London businesses lost a total of over 1.5 million working hours during the recent London tube strikes in July and August alone, according to an estimate by communications and collaboration specialist MeetingZone.

Although this week’s strikes have been called off, Londoners still face further misery if a deal isn’t reached between the Unions and London Underground managers, as a further two strikes are planned for 8 and 10 September.

The results are based on a survey commissioned by MeetingZone and conducted by Atomik Research, which surveyed 1000 London commuters. Despite a plethora of communication technologies available and changes to flexible working rules, 72 per cent of London commuters surveyed still felt employers were failing to offer better collaborative and flexible working options amidst the capital’s travel woes.

MeetingZone reminds us that there are many types of unified communication (UC) technologies including Skype for Business and Cisco Webex that can easily allow businesses to collaborate remotely during tube strikes or any other unforeseeable events such as dire weather conditions.

UC technologies include video and voice conferencing, instant messaging, file sharing and ‘presence’ - the ability to see instantly whether someone is available. These technologies enable staff to engage with one another, irrespective of where they are, or what device they’re using - whether it’s a PC, laptop, tablet or smartphone.

The survey also found that only nine per cent of bosses let employees work from home during the recent tube strikes, while 66 per cent of Londoners were late during the strike by an average of 38 minutes each day.

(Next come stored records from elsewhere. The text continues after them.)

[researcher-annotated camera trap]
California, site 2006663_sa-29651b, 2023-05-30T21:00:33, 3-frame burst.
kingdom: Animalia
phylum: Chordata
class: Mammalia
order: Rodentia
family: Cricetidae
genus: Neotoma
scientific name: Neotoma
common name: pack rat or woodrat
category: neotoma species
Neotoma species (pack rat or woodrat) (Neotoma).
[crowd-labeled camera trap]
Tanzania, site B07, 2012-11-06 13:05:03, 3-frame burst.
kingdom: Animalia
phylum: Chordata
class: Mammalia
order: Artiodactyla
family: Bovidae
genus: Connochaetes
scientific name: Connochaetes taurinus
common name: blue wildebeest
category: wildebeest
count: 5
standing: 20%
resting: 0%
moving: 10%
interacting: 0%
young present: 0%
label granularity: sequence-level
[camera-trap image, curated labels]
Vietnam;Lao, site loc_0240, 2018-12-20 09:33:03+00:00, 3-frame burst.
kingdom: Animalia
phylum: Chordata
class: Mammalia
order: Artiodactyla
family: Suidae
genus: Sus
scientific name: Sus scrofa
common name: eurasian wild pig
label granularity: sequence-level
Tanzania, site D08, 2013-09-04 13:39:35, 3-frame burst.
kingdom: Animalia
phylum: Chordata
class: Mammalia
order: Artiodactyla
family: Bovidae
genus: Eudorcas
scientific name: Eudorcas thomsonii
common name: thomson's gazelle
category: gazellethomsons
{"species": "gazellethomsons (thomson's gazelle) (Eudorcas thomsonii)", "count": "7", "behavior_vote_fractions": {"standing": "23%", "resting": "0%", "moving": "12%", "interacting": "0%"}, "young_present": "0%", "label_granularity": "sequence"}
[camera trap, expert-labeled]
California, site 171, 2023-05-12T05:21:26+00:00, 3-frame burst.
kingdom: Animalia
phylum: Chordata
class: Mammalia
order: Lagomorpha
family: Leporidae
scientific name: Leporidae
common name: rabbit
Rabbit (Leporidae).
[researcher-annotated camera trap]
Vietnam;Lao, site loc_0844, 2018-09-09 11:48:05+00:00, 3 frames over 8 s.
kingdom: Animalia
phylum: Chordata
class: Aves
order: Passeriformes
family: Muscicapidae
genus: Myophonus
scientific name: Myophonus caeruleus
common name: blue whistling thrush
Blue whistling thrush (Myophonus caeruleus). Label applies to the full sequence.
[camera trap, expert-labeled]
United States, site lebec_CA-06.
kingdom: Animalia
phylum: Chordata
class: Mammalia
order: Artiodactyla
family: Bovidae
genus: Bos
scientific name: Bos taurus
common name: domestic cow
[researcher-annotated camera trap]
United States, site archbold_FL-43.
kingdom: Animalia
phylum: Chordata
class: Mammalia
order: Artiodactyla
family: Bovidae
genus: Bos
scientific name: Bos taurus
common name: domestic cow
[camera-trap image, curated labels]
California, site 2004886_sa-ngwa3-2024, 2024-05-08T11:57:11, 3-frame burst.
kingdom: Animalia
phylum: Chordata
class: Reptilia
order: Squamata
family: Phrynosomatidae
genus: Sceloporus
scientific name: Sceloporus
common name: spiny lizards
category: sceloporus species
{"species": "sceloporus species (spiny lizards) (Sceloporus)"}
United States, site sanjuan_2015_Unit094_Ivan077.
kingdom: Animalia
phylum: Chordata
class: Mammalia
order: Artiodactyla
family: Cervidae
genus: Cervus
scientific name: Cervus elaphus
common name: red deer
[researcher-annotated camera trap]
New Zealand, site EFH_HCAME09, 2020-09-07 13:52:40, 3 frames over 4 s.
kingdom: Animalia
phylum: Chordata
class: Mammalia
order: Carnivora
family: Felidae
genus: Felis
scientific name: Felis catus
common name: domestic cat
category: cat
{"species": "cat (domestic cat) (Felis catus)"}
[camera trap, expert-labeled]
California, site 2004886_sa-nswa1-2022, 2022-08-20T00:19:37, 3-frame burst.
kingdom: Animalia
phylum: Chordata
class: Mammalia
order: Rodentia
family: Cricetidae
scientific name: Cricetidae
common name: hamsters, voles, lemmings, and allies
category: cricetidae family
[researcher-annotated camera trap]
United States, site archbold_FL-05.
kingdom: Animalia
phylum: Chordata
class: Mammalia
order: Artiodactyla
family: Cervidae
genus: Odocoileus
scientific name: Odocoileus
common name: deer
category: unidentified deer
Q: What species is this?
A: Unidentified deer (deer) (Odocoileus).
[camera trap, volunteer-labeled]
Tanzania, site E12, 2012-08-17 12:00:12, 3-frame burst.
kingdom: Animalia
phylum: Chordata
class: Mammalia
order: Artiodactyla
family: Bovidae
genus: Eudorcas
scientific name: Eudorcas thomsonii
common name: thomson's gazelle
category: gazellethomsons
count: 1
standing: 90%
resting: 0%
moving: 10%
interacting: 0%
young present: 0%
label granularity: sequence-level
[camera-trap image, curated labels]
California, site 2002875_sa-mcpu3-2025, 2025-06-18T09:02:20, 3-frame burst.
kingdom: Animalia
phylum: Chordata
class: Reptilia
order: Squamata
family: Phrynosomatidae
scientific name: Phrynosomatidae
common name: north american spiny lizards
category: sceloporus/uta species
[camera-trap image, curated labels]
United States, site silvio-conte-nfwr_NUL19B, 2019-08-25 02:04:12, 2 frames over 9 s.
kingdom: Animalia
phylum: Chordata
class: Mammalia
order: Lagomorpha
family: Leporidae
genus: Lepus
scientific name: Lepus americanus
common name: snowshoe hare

Nearly half of those surveyed (45 per cent) were between 30-minutes – 1 hour late during the travel chaos. More workers in the legal profession were late to work during the strikes as 89% didn’t make it on time

The recent strikes, part of an ongoing dispute over plans to introduce 24 hour Tube services at weekends, were the worst since 2002. The entire London Underground network came to a standstill after shutting down on 8-9 July and 5-6 August 2015.